Open, closed; wide, narrow; three, six, five; radial, side by side, one behind the other: the didactic character of the experience (“Hmm, that’s true, you can try it that way, and then this other, and if you add one more you can do it this way, and now hollow them out the other way, and now stopper the hollows”) gradually giving way to an experience more lyrical, or perhaps poetical (certain effects seeming to repeat themselves like deep tidal refrains, just beyond the reach of conscious apperception) before the whole mad enterprise begins to throb as deeply existential (the sheer absurdity of the effort involved in lugging these huge concrete slabs out onto this godforsaken field, the defiant assertion of value involved, the primordial insistence on a brute human trace across this otherwise barren high desert expanse).

Not bad, not bad, I found myself thrumming as I now doubled back, returning the length of the rutted path, reprising the fifteen groupings in reverse, ambling toward the Foundation’s headquarters compound way up ahead, humming along (didactical poetical existential), my gaze now drifting absentmindedly to the ground before me (churned tire-ruts and dried mud puddles and tufts of dried grass), when—I swear to God—I happened to notice a little ant dragging an improbably long stalk of dried blond wildgrass. And I mean a stalk a good five or six times its own body length. Pulling and pulling on the damn thing, and now laying it down and traipsing back along its length so as to be able instead to push it forward, much of the time (swear to God) tilting the stalk a good 45 degrees into the air, laying it down again, nudging it leftward, going around to the other side, nudging it right, returning to the back to lift it skyward and to shove it forward once again. And so on. And on. Relentlessly.

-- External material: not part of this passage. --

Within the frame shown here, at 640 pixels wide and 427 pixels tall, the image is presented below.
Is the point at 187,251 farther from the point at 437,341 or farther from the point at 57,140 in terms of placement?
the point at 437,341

By this time I was completely absorbed. Minutes passed—the ant, the straw, their rutted course—till finally the ant dragged the thing under and presently around a tuft of wild grass, lay the straw down, pulled back momentarily (seemingly) to appraise the situation, and now began nudging it ever so slightly this way and that, lining it up perfectly (as I now suddenly perceived, astounded) with another length of dry straw which in turn perfectly abutted another length still, the three lengths of identical blond straw now perfectly aligning—nudge, push, nudge, nudge, pull—into one long length. Whereupon, apparently satisfied, the accomplished ant simply wandered off into the gathering evening light.

As, at length, did I, wondering, Had Judd first got it from the ant, or the ant from the Judd, or was it that Judd conditioned me even to be able to notice the ant, or was the ant simply God (or, at very least, God’s high priest), or what?